Abstract
68Ga is a promising emerging radionuclide for positron emission tomography (PET). It is produced using a 68Ge/68Ga-generator, and thus, would enable the cyclotron-independent distribution of PET. However, new 68Ga-labeled radiopharmaceuticals that can replace 18F-labeled agents like [18F]fluorodeoxyglucose (FDG) are needed. Most of the 68Ga-labeled derivatives currently used are peptide agents, but the developments of other agents, such as amino acid derivatives, nitroimidazole derivatives, and glycosylated human serum albumin, are being actively pursued in many laboratories. Thus, appearance of new 68Ga-labeled radiopharmaceuticals with high impact are expected in the near future. Here, we present an overview of 68Ga-labeled agents in terms of their clinical significances and relevances to the management of certain tumors, and pertinent pre-clinical developments.
Keywords: Gallium-68, PET, Peptide, DOTA, NOTA, BAPEN, MSA, Ga-68
Introduction
The introduction of 68Ga positron emission tomography (PET) to clinical practice represents a developmental milestone in the functional and metabolic imaging fields, and was facilitated by the cyclotron-independent availability of 68Ga, enabled by the use of the 68Ge/68Ga radionuclide generator system [1, 2]. 68Ga is an excellent positron emitter.

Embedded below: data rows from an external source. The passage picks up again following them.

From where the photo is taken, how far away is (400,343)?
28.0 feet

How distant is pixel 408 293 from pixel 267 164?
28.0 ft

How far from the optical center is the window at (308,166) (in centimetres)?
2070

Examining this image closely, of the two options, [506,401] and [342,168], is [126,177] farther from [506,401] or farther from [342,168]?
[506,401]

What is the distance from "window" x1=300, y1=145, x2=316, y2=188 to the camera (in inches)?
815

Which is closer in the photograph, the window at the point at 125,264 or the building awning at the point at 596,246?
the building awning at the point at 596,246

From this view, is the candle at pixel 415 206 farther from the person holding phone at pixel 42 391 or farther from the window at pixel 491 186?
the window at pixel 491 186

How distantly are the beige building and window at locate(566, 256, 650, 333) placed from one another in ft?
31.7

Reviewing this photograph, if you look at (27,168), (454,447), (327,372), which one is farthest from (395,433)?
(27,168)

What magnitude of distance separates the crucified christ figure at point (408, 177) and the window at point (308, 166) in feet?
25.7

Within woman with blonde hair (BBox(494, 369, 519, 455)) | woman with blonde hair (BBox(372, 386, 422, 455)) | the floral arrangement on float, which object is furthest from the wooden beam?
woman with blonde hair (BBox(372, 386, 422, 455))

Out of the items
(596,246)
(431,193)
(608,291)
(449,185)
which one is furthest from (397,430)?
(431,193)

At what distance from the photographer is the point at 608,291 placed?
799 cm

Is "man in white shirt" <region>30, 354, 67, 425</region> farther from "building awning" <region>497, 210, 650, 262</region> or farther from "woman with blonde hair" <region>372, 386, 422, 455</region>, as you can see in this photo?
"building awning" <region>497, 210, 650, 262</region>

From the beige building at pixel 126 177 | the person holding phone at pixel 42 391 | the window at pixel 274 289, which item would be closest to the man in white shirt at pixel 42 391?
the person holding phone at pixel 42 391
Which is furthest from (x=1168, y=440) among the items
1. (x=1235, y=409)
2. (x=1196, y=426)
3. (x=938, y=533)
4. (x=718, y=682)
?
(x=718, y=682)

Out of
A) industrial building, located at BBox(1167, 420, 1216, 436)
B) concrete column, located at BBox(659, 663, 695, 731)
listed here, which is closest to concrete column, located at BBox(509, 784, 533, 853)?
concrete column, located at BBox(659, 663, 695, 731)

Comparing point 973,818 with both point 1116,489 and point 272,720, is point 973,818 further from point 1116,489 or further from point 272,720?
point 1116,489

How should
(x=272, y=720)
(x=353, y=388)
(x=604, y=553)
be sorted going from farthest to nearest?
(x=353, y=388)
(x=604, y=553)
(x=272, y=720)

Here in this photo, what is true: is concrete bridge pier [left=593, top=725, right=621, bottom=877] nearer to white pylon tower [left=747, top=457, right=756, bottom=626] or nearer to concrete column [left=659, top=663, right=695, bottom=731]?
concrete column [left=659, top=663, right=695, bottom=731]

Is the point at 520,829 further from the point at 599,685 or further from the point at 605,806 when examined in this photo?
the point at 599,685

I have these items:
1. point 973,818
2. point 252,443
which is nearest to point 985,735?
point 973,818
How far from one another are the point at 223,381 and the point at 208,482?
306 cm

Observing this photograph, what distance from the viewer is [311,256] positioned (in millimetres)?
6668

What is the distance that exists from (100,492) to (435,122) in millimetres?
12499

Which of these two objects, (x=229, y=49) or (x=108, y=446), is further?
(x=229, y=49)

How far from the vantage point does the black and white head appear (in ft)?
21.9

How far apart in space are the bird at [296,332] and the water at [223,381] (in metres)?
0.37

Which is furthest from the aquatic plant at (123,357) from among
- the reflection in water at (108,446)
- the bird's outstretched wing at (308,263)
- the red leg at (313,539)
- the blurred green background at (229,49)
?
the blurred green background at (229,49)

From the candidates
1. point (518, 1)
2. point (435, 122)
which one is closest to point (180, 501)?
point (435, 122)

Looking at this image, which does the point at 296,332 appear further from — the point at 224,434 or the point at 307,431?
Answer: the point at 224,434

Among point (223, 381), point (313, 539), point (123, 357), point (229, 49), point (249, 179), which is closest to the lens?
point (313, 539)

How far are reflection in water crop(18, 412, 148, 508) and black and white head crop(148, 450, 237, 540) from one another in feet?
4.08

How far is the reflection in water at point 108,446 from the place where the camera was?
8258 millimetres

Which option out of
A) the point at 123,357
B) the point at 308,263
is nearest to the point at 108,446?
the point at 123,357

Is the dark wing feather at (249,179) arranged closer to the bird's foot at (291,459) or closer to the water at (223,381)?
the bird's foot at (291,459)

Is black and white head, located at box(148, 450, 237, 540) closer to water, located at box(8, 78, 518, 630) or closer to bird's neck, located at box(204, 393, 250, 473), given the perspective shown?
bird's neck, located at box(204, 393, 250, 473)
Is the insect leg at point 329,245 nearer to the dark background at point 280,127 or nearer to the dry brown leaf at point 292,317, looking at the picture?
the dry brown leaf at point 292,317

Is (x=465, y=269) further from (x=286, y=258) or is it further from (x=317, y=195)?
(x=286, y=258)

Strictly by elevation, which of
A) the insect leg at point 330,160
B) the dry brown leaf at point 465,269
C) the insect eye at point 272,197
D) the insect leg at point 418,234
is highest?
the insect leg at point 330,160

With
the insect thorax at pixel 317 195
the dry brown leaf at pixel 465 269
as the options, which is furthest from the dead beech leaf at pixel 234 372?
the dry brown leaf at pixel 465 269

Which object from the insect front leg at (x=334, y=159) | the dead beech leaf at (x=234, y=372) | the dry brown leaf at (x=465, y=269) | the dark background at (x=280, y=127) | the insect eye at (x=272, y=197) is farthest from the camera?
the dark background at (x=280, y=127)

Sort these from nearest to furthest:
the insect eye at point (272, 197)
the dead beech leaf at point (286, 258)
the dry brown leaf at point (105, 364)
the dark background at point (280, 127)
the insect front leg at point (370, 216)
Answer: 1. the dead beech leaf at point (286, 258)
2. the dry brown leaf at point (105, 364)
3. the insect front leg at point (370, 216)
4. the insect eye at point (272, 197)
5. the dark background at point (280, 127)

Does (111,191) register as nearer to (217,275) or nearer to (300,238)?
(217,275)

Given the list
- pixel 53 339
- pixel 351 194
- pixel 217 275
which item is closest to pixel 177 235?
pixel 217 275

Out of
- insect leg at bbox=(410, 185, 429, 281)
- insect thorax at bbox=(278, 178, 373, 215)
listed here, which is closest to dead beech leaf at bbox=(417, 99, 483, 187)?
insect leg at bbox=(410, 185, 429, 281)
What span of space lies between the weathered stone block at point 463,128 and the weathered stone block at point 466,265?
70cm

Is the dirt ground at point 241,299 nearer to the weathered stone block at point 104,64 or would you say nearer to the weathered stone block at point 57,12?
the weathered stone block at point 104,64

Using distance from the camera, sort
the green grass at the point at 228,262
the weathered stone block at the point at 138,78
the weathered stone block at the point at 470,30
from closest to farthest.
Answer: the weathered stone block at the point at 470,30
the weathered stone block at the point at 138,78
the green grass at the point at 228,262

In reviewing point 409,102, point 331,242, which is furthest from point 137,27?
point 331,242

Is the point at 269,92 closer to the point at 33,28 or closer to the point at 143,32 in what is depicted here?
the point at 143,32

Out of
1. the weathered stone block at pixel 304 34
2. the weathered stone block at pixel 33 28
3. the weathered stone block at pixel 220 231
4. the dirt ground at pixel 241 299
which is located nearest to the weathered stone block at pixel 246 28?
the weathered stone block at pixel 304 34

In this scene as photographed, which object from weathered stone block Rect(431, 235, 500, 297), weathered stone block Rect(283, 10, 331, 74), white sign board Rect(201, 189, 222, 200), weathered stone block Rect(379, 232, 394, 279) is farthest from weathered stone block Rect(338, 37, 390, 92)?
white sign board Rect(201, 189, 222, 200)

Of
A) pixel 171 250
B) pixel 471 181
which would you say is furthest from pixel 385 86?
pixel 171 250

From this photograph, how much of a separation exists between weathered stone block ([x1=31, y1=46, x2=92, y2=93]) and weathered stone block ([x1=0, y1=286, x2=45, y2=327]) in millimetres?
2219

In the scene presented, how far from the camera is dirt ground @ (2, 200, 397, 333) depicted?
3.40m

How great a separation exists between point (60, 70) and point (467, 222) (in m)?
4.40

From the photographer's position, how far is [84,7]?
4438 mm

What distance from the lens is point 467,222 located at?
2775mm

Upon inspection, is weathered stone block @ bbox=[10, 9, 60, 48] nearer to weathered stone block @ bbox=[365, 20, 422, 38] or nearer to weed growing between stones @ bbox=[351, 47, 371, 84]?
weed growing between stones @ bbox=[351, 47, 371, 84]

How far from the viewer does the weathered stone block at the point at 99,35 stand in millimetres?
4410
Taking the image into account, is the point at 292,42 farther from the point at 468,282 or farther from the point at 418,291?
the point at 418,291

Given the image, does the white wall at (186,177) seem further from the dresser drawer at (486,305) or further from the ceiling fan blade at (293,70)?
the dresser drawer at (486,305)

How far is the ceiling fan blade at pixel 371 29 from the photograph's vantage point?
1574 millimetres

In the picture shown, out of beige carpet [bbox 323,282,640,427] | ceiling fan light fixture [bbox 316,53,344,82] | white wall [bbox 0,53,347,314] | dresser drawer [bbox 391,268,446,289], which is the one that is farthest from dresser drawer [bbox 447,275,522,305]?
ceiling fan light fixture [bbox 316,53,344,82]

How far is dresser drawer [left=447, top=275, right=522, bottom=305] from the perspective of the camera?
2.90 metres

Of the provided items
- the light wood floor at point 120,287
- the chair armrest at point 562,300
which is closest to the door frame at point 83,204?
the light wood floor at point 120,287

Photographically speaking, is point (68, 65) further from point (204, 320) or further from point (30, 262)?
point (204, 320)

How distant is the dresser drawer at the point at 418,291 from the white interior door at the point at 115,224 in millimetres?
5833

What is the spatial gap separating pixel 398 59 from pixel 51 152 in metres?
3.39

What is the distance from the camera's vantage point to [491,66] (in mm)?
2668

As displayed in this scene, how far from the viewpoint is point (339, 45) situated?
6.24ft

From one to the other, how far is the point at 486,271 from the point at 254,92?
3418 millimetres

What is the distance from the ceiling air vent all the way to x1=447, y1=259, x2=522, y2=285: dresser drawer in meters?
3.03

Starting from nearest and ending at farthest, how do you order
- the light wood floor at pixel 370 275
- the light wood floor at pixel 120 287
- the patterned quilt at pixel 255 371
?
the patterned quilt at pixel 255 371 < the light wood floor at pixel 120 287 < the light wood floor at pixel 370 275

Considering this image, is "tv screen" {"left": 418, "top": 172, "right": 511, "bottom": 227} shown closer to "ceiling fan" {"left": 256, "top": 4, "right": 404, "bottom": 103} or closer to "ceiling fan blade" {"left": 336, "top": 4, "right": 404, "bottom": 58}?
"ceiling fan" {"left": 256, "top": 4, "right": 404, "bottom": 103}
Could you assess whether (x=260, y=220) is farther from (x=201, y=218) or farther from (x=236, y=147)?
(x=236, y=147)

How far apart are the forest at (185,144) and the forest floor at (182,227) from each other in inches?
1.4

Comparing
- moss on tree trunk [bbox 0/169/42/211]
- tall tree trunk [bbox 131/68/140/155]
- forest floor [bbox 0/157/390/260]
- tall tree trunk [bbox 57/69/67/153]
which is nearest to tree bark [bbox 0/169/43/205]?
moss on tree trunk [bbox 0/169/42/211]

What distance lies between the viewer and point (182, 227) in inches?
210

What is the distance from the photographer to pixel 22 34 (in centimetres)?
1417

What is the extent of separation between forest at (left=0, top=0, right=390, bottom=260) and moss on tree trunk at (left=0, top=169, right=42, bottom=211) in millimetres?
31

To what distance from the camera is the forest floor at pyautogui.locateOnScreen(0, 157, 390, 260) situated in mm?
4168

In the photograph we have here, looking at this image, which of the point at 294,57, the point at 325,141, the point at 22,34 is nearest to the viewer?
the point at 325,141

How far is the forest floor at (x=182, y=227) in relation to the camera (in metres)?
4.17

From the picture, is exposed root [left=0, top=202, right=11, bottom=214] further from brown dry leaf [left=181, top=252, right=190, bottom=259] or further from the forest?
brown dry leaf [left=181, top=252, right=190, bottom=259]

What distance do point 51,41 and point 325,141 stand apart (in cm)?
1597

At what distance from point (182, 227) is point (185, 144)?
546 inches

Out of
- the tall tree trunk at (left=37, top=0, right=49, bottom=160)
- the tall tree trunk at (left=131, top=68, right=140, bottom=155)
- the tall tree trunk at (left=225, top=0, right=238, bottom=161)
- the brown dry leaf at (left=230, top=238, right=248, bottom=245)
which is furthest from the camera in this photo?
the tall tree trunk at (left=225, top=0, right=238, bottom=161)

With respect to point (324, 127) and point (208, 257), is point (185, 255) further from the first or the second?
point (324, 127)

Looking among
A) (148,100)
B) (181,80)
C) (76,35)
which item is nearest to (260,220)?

It has the characteristics of low photon emission (1,077 keV, 3.22%) and 89% positron branching [3]. Recent studies have shown that some 68Ga-labeled peptides exhibited distinctly better images than their 111In-labeled analogues [4–6] and than 18F-based radiotracers [7]. Unlike other PET radioisotopes, like 18F or 11C, ionic Ga3+ cannot be bound covalently to targeting vectors but must be conjugated to a target vector using a bifunctional chelating agent (BCA). Nevertheless, the labeling can be done just prior to diagnostic examinations, rapidly with minimum loss of radioactivity. The only stable chemical form of Ga in solution at physiological conditions is Ga3+, and this ion can form stable complexes with chelators that are either free or conjugated with macromolecules or small organic molecules [8].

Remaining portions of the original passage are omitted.